Characterization of magnetoceptive
microgels. (a) SPION-retention of 20 wt/vol % star-PEG-A hydrogels,
blended with different polymer diluents, revealed a very high retention
capacity, especially for PEG-OH 0.2 kDa based gels. (b) Released iron
amount over time (cumulative) from hydrogels, consisting of 20 wt/vol
% star-PEG-A diluted with PEG-OH 0.2 kDa, including the iron amounts
after extraction and after incubation for 28 days (+ means below sensitive
region of device). (c) Incorporation of 400 μg/mL randomly distributed
SPIONs allowed for alignment in a 100 mT magnetic field. (d) When
the microgel direction along the magnetic field lines remained coherent
(<0.1%/s coherency change over 5 s), they were considered to be
aligned, which allowed the determination of orientation times (Figure S10). (e) Fixation of magnetically aligned
microgels in a surrounding fibrin gel and the distribution histogram
by OrientationJ (Fourier gradient). Scale bars are 50 μm. Green,
fluorescein; red, Rhodamine-labeled fibrinogen. Data presented as
average ± s.d. and statistical significance performed using two-way
ANOVA with Bonferroni comparison (*p < 0.05; **p < 0.01; ***p < 0.001; ****p < 0.0001).The analysis of the magnetic response was performed with
microgels fabricated with 20 wt/vol % star-PEG-A and 0.2 kDa PEG-OH
as the diluent to obtain maximal
SPION retention. The orientation time was determined via a software-based
orientation analysis (ImageJ plugin OrientationJ), which evaluated
every pixel of the image based on a structure tensor (Supporting Information Figure S10a). Distributing
400 μg SPIONs/mL, corresponding to 0.0046 vol %, randomly throughout
the microgels (50 × 5 × 5 μm3) resulted
in longitudinal alignment in a magnetic field of 100 mT within 36.4
± 4.9 s (Figure c,d, Supporting Information Figure 10b, Movie 1). Increasing the SPION concentration
to 1000 μg/mL (0.0114 vol %) or increasing the magnetic field
to 300 mT resulted in shorter orientation times of 19.8 ± 2.2
and 27.6 ± 2.1 s, respectively. Microgels with a concentration
of 1000 μg/mL in 300 mT started to move within the dispersion
and interact with each other, causing aggregation (Supporting Information Figure 10c, Movie 2). These observations are in contrast to a report by Nunes
et al.,[33] which demonstrated that, prior
to curing, magnetic prealignment of the SPIONs into chainlike structures
was required to orient rod-shaped particles (aspect ratio below 3).

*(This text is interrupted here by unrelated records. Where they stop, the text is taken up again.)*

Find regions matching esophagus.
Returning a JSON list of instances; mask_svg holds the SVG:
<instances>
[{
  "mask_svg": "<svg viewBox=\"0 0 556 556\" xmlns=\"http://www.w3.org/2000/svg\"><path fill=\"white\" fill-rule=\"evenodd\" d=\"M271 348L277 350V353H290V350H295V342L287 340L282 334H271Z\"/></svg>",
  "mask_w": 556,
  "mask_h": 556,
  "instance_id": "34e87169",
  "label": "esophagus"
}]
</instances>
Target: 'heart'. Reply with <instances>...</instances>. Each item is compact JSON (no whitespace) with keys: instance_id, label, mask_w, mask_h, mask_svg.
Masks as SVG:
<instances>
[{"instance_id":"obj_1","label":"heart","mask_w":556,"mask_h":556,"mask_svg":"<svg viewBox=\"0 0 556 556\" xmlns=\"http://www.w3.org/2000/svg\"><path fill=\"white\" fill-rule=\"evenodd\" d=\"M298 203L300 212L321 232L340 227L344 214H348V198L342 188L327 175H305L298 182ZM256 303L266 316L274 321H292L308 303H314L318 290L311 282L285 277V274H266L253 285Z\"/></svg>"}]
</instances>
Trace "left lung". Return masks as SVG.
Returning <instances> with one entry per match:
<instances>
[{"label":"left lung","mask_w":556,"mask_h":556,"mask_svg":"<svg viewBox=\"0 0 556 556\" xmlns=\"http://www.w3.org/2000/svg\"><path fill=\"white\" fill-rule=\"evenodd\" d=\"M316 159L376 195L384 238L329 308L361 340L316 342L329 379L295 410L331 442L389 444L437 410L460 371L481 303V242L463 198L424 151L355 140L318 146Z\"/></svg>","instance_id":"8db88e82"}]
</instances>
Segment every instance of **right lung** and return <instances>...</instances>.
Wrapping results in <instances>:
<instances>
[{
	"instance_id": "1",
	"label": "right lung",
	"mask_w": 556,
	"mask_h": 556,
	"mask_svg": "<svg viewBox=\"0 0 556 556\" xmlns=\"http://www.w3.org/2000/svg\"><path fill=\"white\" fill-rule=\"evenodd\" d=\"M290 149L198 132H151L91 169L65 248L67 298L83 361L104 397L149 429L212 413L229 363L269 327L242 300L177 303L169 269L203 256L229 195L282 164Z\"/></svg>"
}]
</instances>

As the magnetic response is mostly geometry-driven, the higher aspect
ratio of the presented microgels (aspect ratio of 10) may explain
the difference in observation. Previously, solid SPION-coated microrods
with the same aspect ratio of 10 were demonstrated to exhibit an ultrahigh
magnetic response (UHMR).[21] The measured
orientation times here suggest that the dipole interactions between
the SPIONs, distributed randomly inside the dimension-tailored microgels,
were robust enough to obviate the need to prealign the SPIONs.[32b]To interlock the oriented microgels,
a surrounding hydrogel precursor solution was cross-linked. Both the
kinetics of the magnetic response of the microgels and the gelation
time of the matrix hydrogel were tuned to achieve optimal alignment.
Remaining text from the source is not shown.